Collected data
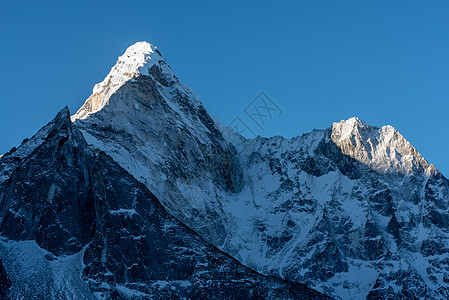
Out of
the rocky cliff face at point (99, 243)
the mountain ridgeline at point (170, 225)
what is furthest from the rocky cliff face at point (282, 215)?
the rocky cliff face at point (99, 243)

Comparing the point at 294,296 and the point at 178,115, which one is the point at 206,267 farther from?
→ the point at 178,115

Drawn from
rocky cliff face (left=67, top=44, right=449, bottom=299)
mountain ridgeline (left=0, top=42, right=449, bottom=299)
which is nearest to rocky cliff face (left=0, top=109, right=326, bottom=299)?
mountain ridgeline (left=0, top=42, right=449, bottom=299)

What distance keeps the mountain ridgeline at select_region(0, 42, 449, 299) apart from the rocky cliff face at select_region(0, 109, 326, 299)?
→ 8.2 inches

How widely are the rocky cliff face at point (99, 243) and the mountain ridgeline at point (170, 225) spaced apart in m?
0.21

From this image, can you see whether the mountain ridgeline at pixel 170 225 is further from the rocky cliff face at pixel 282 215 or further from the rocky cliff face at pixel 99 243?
the rocky cliff face at pixel 282 215

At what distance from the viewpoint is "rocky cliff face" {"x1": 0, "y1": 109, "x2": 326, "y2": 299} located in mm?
138750

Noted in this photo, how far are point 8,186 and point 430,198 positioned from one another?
331 feet

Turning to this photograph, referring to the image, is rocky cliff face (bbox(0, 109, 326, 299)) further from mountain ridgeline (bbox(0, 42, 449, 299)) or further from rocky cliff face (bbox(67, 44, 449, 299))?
rocky cliff face (bbox(67, 44, 449, 299))

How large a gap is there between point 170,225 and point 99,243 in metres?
14.2

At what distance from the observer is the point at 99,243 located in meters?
144

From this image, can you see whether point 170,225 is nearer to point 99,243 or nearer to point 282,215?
point 99,243

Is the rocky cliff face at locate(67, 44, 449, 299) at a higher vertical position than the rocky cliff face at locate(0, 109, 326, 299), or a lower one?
higher

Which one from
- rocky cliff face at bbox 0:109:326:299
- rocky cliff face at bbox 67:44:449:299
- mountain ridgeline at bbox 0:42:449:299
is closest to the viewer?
rocky cliff face at bbox 0:109:326:299

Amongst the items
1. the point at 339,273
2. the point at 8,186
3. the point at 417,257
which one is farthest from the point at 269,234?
the point at 8,186
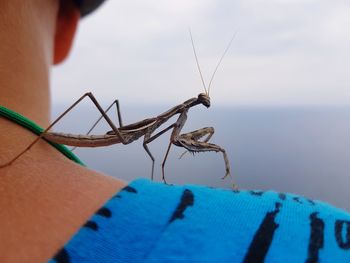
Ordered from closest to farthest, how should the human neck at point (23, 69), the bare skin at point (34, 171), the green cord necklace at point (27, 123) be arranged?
the bare skin at point (34, 171) < the green cord necklace at point (27, 123) < the human neck at point (23, 69)

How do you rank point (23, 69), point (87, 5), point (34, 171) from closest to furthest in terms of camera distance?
point (34, 171), point (23, 69), point (87, 5)

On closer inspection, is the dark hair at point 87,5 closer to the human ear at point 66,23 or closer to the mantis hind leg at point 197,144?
the human ear at point 66,23

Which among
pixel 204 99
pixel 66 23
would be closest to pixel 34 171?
pixel 66 23

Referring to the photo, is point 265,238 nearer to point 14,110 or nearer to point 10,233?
point 10,233

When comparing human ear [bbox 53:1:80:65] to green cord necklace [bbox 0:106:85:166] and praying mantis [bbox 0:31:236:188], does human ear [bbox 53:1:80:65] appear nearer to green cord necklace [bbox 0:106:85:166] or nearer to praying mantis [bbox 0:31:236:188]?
praying mantis [bbox 0:31:236:188]

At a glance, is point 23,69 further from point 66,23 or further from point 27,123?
point 66,23

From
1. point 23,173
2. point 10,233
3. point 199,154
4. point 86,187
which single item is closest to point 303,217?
point 86,187

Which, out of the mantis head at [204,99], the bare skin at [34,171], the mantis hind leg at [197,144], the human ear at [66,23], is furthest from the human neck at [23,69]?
the mantis head at [204,99]

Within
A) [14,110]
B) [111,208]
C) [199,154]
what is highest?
[199,154]
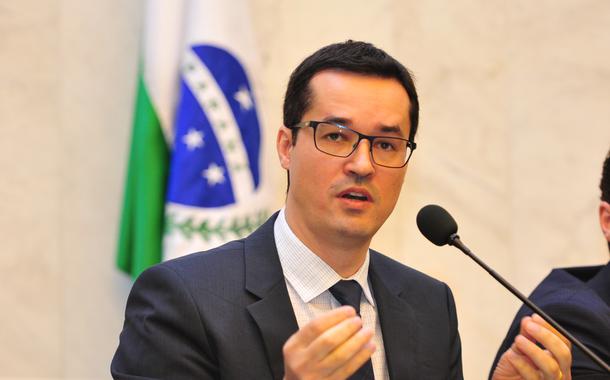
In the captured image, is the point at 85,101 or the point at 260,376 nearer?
the point at 260,376

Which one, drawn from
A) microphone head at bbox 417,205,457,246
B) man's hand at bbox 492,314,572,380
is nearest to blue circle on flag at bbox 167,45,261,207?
microphone head at bbox 417,205,457,246

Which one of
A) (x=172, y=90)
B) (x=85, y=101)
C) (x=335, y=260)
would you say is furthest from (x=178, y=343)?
(x=85, y=101)

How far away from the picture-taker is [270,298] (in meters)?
2.64

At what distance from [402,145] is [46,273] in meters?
2.23

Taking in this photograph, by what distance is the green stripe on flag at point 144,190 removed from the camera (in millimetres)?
4137

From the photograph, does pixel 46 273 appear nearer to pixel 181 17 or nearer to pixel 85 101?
pixel 85 101

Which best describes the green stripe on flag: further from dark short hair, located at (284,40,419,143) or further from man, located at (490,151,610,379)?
A: man, located at (490,151,610,379)

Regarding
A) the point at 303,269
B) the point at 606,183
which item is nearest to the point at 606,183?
the point at 606,183

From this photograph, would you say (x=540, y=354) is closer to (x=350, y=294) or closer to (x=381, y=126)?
(x=350, y=294)

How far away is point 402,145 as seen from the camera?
279 centimetres

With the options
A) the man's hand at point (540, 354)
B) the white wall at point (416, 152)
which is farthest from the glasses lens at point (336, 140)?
the white wall at point (416, 152)

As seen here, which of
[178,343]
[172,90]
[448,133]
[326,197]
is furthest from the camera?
[448,133]

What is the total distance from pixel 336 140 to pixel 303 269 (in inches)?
15.3

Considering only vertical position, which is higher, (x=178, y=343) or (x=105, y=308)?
(x=178, y=343)
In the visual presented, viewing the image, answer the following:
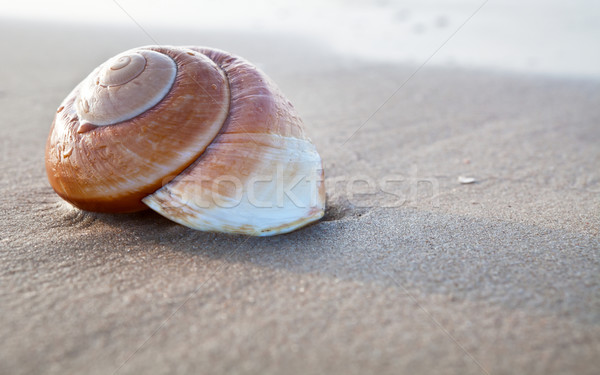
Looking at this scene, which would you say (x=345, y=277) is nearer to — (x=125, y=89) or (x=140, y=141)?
(x=140, y=141)

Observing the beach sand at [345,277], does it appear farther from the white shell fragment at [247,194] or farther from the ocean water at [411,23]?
the ocean water at [411,23]

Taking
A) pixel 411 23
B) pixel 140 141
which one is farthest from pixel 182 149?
pixel 411 23

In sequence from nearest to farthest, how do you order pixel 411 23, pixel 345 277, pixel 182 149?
pixel 345 277, pixel 182 149, pixel 411 23

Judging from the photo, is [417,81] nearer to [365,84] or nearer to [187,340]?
[365,84]

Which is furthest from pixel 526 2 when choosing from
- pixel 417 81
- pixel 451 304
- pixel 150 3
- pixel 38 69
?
pixel 451 304

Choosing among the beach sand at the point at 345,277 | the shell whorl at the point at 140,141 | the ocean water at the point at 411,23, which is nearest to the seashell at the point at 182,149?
the shell whorl at the point at 140,141

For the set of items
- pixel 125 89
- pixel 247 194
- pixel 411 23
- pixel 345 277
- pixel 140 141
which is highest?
pixel 125 89
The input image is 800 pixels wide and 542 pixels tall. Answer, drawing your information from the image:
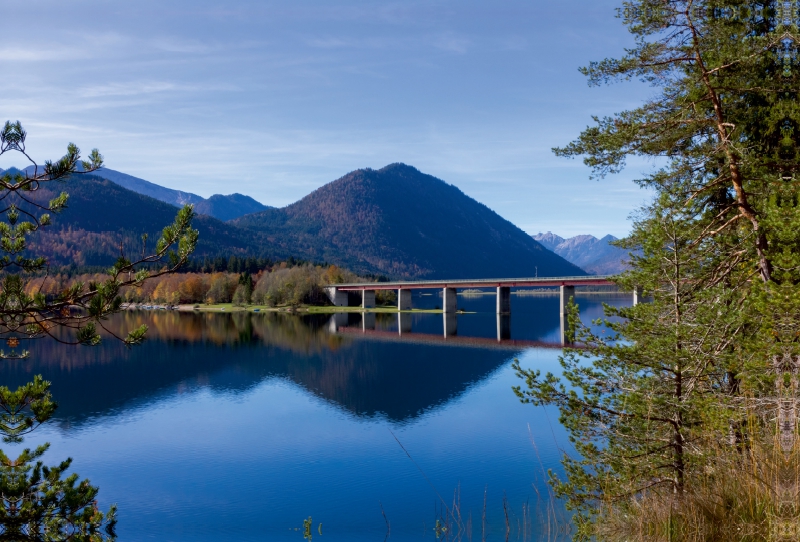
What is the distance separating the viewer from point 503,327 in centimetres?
8831

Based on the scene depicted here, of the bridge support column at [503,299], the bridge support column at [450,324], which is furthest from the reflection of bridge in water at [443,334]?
the bridge support column at [503,299]

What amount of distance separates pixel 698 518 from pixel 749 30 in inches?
557

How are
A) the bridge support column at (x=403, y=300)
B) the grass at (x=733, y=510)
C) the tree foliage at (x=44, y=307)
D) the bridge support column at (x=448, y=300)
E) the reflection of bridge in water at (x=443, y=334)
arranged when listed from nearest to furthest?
the grass at (x=733, y=510) < the tree foliage at (x=44, y=307) < the reflection of bridge in water at (x=443, y=334) < the bridge support column at (x=448, y=300) < the bridge support column at (x=403, y=300)

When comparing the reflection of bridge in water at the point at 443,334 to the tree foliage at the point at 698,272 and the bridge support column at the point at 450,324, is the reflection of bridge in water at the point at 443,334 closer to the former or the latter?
the bridge support column at the point at 450,324

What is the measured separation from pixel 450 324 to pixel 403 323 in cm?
734

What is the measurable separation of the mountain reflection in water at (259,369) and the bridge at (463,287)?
26783 millimetres

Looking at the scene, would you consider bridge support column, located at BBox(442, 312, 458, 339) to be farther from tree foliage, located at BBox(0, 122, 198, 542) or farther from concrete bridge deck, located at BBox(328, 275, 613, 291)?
tree foliage, located at BBox(0, 122, 198, 542)

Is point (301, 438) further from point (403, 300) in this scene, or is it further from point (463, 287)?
point (403, 300)

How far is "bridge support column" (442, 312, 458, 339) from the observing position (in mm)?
80006

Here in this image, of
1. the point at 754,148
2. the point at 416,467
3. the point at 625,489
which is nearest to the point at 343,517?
the point at 416,467

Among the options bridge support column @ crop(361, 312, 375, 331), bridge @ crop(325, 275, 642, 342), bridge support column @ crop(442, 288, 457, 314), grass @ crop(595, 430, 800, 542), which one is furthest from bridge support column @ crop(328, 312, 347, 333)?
grass @ crop(595, 430, 800, 542)

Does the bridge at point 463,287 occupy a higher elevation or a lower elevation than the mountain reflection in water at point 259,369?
higher

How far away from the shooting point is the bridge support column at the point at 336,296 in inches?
5089

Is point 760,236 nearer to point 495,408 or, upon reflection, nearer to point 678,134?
point 678,134
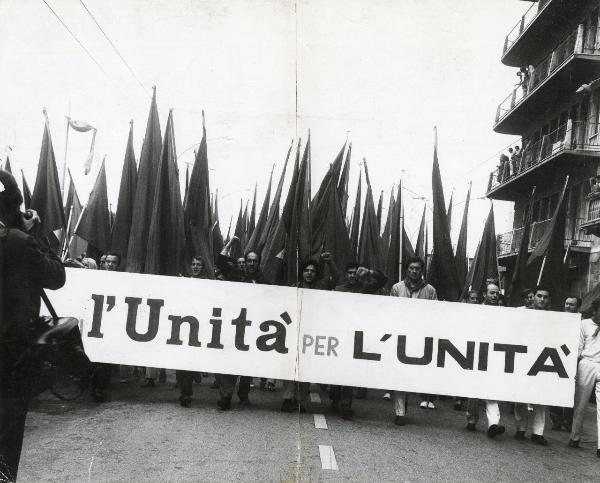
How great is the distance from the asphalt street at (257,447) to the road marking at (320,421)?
0.6 inches

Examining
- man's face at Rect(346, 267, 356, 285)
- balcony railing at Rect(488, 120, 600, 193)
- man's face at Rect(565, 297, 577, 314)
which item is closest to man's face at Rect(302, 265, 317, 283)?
man's face at Rect(346, 267, 356, 285)

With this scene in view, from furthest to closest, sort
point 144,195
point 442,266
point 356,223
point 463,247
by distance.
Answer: point 463,247, point 356,223, point 144,195, point 442,266

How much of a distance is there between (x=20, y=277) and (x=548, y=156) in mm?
13874

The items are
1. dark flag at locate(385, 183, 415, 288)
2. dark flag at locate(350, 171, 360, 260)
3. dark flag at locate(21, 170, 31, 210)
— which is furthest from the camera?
dark flag at locate(350, 171, 360, 260)

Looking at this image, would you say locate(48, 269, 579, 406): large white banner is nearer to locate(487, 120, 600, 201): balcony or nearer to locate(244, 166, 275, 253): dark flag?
locate(244, 166, 275, 253): dark flag

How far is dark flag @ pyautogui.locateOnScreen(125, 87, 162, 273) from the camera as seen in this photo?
7016 mm

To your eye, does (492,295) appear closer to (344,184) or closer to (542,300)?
(542,300)

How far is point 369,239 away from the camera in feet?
31.9

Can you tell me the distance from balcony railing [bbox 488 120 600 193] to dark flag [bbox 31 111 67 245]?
691 cm

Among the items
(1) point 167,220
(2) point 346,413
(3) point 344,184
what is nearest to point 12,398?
(2) point 346,413

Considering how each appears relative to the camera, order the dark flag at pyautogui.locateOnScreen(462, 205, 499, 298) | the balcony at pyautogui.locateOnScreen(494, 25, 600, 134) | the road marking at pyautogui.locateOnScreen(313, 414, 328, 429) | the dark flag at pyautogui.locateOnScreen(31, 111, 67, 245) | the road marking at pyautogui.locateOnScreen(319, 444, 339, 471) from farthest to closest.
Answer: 1. the balcony at pyautogui.locateOnScreen(494, 25, 600, 134)
2. the dark flag at pyautogui.locateOnScreen(462, 205, 499, 298)
3. the dark flag at pyautogui.locateOnScreen(31, 111, 67, 245)
4. the road marking at pyautogui.locateOnScreen(313, 414, 328, 429)
5. the road marking at pyautogui.locateOnScreen(319, 444, 339, 471)

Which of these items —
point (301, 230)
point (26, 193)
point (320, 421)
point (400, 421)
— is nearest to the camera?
point (320, 421)

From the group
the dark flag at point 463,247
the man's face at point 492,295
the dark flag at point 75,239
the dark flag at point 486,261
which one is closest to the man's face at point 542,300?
the man's face at point 492,295

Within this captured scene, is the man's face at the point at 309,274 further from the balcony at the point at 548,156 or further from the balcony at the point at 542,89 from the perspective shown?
the balcony at the point at 542,89
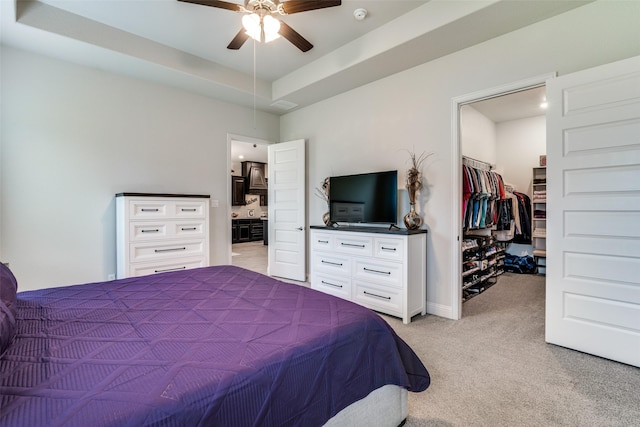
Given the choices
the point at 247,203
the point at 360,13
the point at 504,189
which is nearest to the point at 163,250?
the point at 360,13

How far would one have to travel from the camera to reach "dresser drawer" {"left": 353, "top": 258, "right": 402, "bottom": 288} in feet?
9.58

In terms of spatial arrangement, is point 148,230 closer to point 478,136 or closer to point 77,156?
point 77,156

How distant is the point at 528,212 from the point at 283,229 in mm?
4370

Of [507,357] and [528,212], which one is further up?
[528,212]

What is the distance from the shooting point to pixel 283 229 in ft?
15.2

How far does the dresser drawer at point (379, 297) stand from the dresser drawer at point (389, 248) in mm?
331

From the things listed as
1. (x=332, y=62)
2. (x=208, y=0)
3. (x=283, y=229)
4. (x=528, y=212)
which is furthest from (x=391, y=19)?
(x=528, y=212)

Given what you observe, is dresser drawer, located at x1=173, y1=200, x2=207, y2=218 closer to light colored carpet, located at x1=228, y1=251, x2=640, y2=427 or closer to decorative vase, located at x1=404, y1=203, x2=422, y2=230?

- [SET TASK] Can you copy the records word for word, starting at the line that contains "Turning to this" and ending at the line that contains "point (34, 171), point", both lines included, and leave the pictures out?

- [FINISHED ANSWER]
Turning to this photograph, referring to the image, is rocky cliff face (bbox(0, 109, 326, 299)) further from mountain ridgeline (bbox(0, 42, 449, 299)) or further from rocky cliff face (bbox(67, 44, 449, 299))?
rocky cliff face (bbox(67, 44, 449, 299))

How large a gap is there between point 170,225 and point 99,243 in metres?
14.2

At what distance from the observer is the point at 99,243 located in meters?
144

From this image, can you see whether point 170,225 is nearer to point 99,243 or nearer to point 282,215?
point 99,243

Is the rocky cliff face at locate(67, 44, 449, 299) at a higher vertical position than the rocky cliff face at locate(0, 109, 326, 299), or a lower one?
higher

Which one from
- rocky cliff face at bbox 0:109:326:299
- rocky cliff face at bbox 67:44:449:299
- mountain ridgeline at bbox 0:42:449:299
is closest to the viewer?
rocky cliff face at bbox 0:109:326:299

Amongst the items
1. the point at 339,273
2. the point at 8,186
3. the point at 417,257
which one is farthest from the point at 269,234?
the point at 8,186
Ordered from closest to farthest, how should the human neck at point (23, 69), the bare skin at point (34, 171), the green cord necklace at point (27, 123) be arranged?
the bare skin at point (34, 171) < the green cord necklace at point (27, 123) < the human neck at point (23, 69)

How do you rank point (23, 69), point (87, 5), point (34, 171) from closest to furthest in terms of camera distance?
point (34, 171), point (23, 69), point (87, 5)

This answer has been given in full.